Supplied data:
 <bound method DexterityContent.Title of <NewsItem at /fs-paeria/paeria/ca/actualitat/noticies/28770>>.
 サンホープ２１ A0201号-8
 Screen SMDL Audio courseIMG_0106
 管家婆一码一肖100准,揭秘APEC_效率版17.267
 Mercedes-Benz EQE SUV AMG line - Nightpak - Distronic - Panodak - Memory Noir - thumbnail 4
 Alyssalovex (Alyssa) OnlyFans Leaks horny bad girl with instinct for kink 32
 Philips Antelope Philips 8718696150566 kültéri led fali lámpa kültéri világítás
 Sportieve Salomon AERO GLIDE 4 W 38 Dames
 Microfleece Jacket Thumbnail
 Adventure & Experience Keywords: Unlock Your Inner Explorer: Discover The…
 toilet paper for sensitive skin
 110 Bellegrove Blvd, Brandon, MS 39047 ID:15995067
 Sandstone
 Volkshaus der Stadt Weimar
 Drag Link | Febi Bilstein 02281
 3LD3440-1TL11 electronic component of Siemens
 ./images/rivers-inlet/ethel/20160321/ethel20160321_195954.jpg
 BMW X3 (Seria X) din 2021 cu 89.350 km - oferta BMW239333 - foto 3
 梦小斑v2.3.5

...

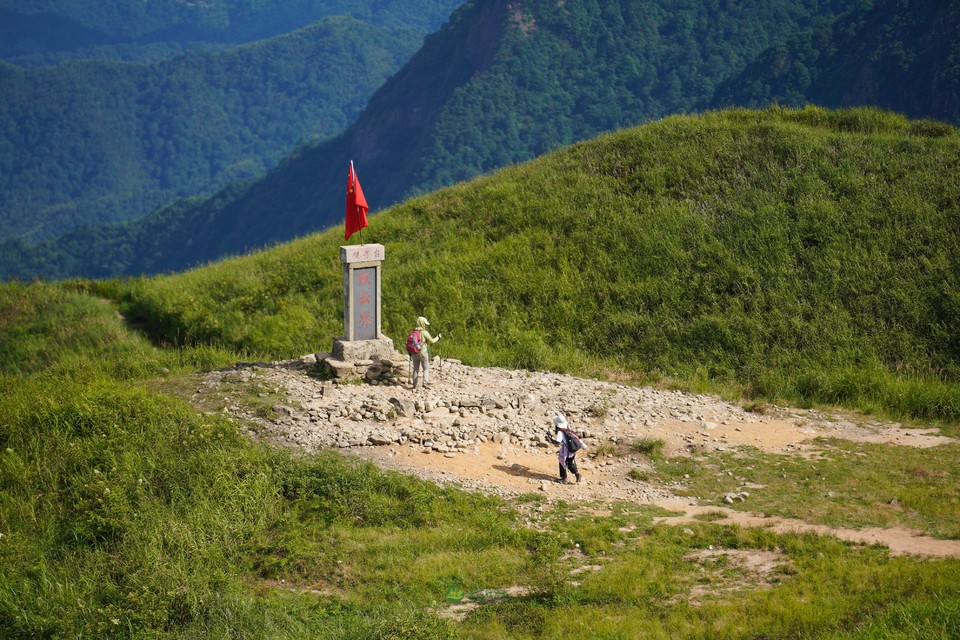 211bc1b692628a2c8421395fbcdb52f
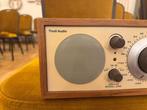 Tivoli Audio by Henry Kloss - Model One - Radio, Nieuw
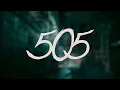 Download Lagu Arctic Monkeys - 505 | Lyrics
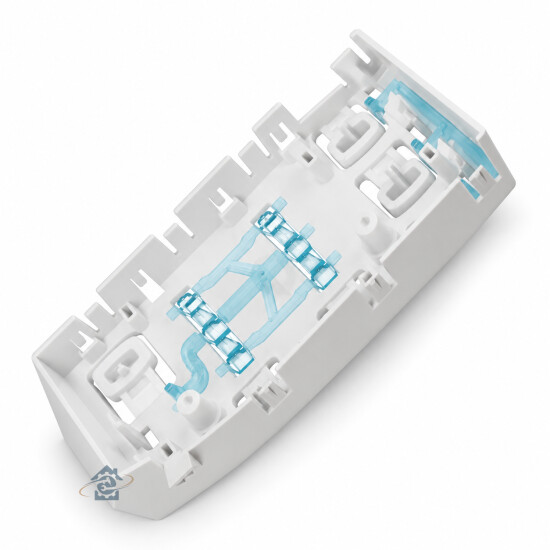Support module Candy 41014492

==

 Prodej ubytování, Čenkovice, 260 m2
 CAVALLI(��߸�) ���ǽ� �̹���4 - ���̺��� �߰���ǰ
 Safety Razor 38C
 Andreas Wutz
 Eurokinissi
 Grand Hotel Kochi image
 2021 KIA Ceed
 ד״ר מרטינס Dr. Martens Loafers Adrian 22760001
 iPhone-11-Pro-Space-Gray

Try it:
Transcribe the records between the line containing "211bc1b692628a2c8421395fbcdb52f" and the line containing "Support module Candy 41014492", inclusive. Leave the picture markers out.

Result of this task:
 211bc1b692628a2c8421395fbcdb52f
 Tivoli Audio by Henry Kloss - Model One - Radio, Nieuw
 Download Lagu Arctic Monkeys - 505 | Lyrics
Support module Candy 41014492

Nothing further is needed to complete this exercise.